Je tapote nerveusement le volant d'une main et tiens mon portable de l'autre. Il fait déjà nuit et je n'ai toujours pas quitté le parking de l'agence, malgré le fait que ma journée se soit finie depuis un bon moment. Habituellement, si aucune des filles n'organise de sortie, je rentre directement chez moi. J'ai en permanence des heures de sommeil à rattraper, donc dès que l'opportunité se présente, je la saisis sans hésiter. Mais ce soir, j'ai en quelque sorte perdu le contrôle. Il est tard. Bientôt minuit.Jamais je n'ose appeler les gens à cette heure-ci. A vrai dire, je ne sais pas même pourquoi j'ai composé son numéro.

Pour la revoir, quelle question.

Je secoue la tête. Je déteste quand cette petite voix dans ma tête, que l'on appelle plus couramment la conscience, s'impose en ricanant, comme pour me donner son avis. Je lui ai rien demandé à ce que je sache et j'aimerais autant qu'elle reparte d'où elle vient, et vite.


 Ma dernière rencontre avec Taylor remonte à trois jours. Depuis les retrouvailles avec son téléphone, on ne s'est plus croisées.

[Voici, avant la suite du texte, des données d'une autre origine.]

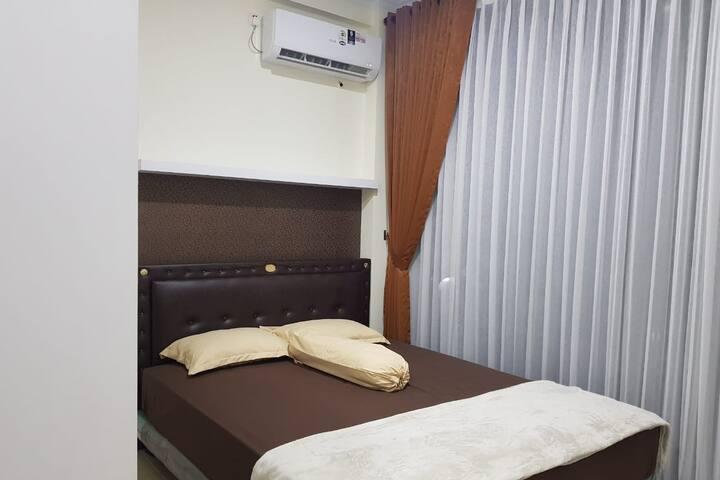 Deluxe Room at iKostel Villa Green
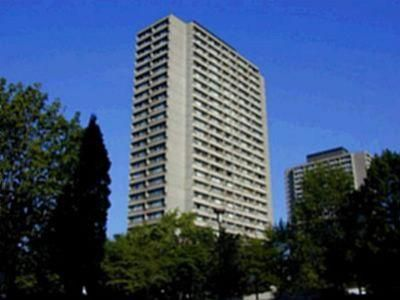 Main Photo: 3 715 Don Mills Road in Toronto: Condo for sale (C11: TORONTO)  : MLS®# C1987125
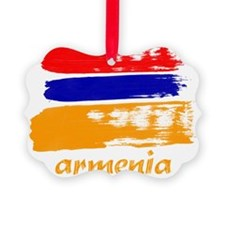 armenia Ornament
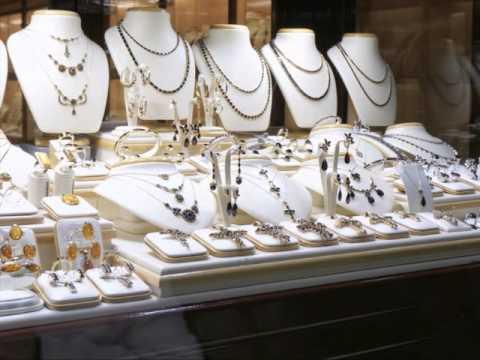 Cambridge Jewelry & Watch Buyers, Appraisers, Boston, MA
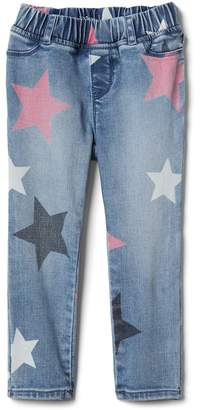 Gap Favorite Jeggings in Star Print with High Stretch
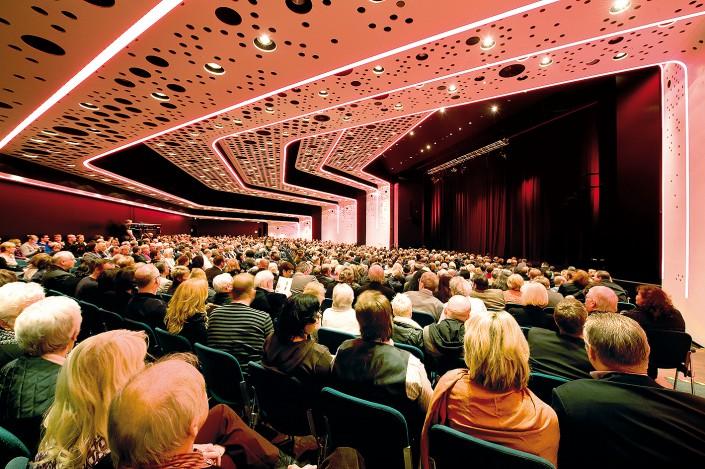 Kulturzentrum Herne 08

Malgré tout, une phrase n'a cessé de résonner dans mon esprit ces derniers temps. « On pourrait se faire une sortie, un jour ? » Peut-être qu'elle disait ça par politesse. Peut-être qu'elle fait partie de ces gens qui proposent, sans jamais vraiment avoir l'intention de faire quoique ce soit. Ou peut-être qu'elle en a envie. Peut-être qu'elle attend mon coup de téléphone. Peut-être qu'elle m'a donné son numéro dans l'espoir que je l'appelle exactement comme je suis en train de le faire. Oh, pitié. On dirait une gamine de quinze ans. Je secoue une nouvelle fois la tête. Comme si ça allait changer quelque chose.

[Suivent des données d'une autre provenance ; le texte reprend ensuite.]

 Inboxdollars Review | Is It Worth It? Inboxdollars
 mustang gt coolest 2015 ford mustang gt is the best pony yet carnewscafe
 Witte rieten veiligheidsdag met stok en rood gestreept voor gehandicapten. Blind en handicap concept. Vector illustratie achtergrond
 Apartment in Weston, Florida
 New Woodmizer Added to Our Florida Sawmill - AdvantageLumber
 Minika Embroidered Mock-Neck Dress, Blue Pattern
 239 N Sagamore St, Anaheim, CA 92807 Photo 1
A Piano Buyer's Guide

Elle décroche au tout dernier moment. Quatrième ou cinquième sonnerie, tout juste avant que je ne tombe sur son répondeur. Je soupire malgré moi, soulagée lorsque j'entends sa voix à l'autre bout du fil.


- Oui ? déclare-t-elle, simplement.


Le fait qu'elle n'ait pas encore mon numéro m'était sorti de la tête. Lorsqu'elle m'a donné le sien, elle ne m'a en aucun cas demandé de faire de même.Se doutait-elle que j'allais être la première à appeler ? A cette pensée, je ne peux m'empêcher de me sentir quelque peu contrariée. Je tente malgré tout de prendre la voix la plus douce et naturelle possible.


- Hey, c'est Karlie. Excuse-moi d'appeler aussi tard, je ne veux pas te déranger...


Je grimace, avec l'envie soudaine de me cogner la tête contre le volant.

Et l'award de l'inutilité revient à....Karlie Kloss ! Tu l'appelles pour lui dire que tu ne veux pas la déranger. Bien joué, ma vieille, bien joué. Si je m'écoutais, je raccrocherais en quatrième vitesse, je roulerais jusqu'à quitter New York, je changerais d'identité et je deviendrais propriétaire d'un igloo en Antarctique. Mais il semblerait que Taylor ne soit pas en accord avec ce projet, qui me paraît pourtant très envisageable.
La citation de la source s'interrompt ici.